◆ **Dataset entries**:
* * * *

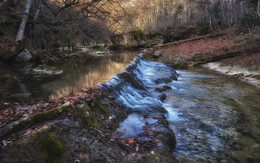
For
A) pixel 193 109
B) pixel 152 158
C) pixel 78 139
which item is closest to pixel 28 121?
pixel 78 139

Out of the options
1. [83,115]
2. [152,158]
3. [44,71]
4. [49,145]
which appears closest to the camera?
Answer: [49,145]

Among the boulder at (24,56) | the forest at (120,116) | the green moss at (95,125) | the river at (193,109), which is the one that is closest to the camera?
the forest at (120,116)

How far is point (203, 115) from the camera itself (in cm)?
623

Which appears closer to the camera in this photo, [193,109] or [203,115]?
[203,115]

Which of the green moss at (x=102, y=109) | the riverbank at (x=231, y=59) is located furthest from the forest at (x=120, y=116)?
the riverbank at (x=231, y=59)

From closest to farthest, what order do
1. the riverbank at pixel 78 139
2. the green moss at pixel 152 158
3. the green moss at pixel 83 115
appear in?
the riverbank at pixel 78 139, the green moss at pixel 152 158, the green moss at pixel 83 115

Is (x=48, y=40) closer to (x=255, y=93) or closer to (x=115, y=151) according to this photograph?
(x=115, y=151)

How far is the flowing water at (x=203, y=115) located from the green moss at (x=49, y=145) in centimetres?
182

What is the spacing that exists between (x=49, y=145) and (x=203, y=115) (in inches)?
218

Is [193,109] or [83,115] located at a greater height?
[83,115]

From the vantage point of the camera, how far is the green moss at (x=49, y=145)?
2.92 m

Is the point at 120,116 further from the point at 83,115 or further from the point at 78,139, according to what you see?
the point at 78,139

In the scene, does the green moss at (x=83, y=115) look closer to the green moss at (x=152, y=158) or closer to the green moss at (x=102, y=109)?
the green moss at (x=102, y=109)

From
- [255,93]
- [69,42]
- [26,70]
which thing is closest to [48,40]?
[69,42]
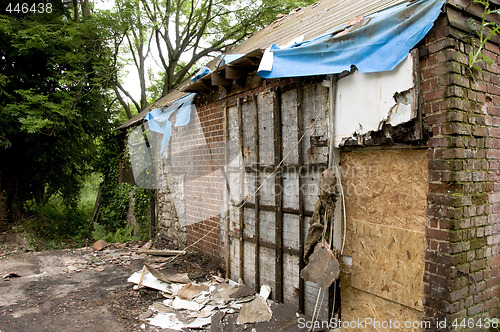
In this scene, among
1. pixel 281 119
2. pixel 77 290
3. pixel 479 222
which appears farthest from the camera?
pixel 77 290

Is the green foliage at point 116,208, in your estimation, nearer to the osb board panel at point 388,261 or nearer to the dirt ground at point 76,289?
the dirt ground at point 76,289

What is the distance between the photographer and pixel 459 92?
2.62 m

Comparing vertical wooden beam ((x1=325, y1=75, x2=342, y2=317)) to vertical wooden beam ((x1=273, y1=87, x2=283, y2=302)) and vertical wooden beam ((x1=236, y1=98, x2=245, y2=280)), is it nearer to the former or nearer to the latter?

* * * *

Copy each line in the entries above that contains the string "scene". Letter case matters.

In the scene, does the green moss at (x=83, y=115) look closer to the green moss at (x=152, y=158) or closer to the green moss at (x=102, y=109)?
In this scene, among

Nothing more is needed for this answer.